Ultima «chiamata» per gli aerei italiani. La sfida dei costi

Nell'estate del 2013 la siciliana Windjet lasciò aerei e passeggeri a terra, tra polemiche e carte bollate. Quest'anno si chiude con altre crisi drammatiche, e un altro malato terminale ha smesso di volare: Livingston. Un interrogativo viene spontaneo: possibile che tutto il trasporto aereo italiano sia votato al fallimento? Possibile che tutti gli imprenditori e i manager siano degli incapaci? Se un intero comparto industriale non ce la fa, la risposta va cercata oltre le singole aziende; e su questo il legislatore e le autorità aeronautiche dovrebbero fare una riflessione. In Italia i casi di successo sono due soltanto: Air Dolomiti, alla quale il fondatore Alcide Leali diede una fisionomia tale che gli permise, al massimo delle potenzialità, di venderla a Lufthansa; e Neos, la compagnia charter-linea del gruppo Alpitour, di cui diremo poi.

Meridiana, seconda compagnia italiana, 4 milioni di passeggeri, 21 aerei di breve e lungo raggio, è alle prese con una ristrutturazione da lacrime e sangue. Dei 1.634 esuberi dichiarati, solo circa 300 se ne stanno andando volontariamente. In gennaio il nuovo piano industriale traccerà il futuro, che sarà contraddistinto da una drastica riduzione del perimetro e dei servizi, e da un ritorno alle origini: il traffico tra Sardegna e Continente, che beneficia anche dei finanziamenti pubblici per la continuità territoriale. Livingston, come dicevamo, ha lasciato a terra i suoi 3 aerei in ottobre. Rilevata per un euro nel 2011 dal trentaduenne Riccardo Toto, figlio di Carlo (Air One), era al terzo tentativo di sopravvivenza (in origine era stata Lauda Italia, quindi passò al gruppo Ventaglio, poi fallito). Gli obiettivi non sono stati raggiunti, i 170 dipendenti aspettano il dovuto e sperano ancora nella cassa integrazione. Un non meglio identificato compratore svizzero si è dileguato - pare - dopo aver individuato più perdite del previsto.

* Dati di partenza
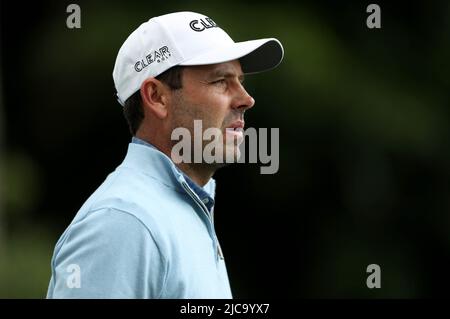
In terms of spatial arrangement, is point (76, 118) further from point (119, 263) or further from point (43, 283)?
point (119, 263)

* Attività proposte
A - Secondo il brano, per quanto fu rilevata Livingston nel 2011?
B - Trascrivi dal brano il tratto che comincia con "Nell'estate del 2013" e prosegue fino a "cui diremo poi.".
C - Elenca tutte le persone chiamate per nome nel brano.
Il materiale qui presente non c'entra nulla con questo lavoro.

* Soluzioni
A - Per un euro.

B -
Nell'estate del 2013 la siciliana Windjet lasciò aerei e passeggeri a terra, tra polemiche e carte bollate. Quest'anno si chiude con altre crisi drammatiche, e un altro malato terminale ha smesso di volare: Livingston. Un interrogativo viene spontaneo: possibile che tutto il trasporto aereo italiano sia votato al fallimento? Possibile che tutti gli imprenditori e i manager siano degli incapaci? Se un intero comparto industriale non ce la fa, la risposta va cercata oltre le singole aziende; e su questo il legislatore e le autorità aeronautiche dovrebbero fare una riflessione. In Italia i casi di successo sono due soltanto: Air Dolomiti, alla quale il fondatore Alcide Leali diede una fisionomia tale che gli permise, al massimo delle potenzialità, di venderla a Lufthansa; e Neos, la compagnia charter-linea del gruppo Alpitour, di cui diremo poi.

C - Alcide Leali, Riccardo Toto, Carlo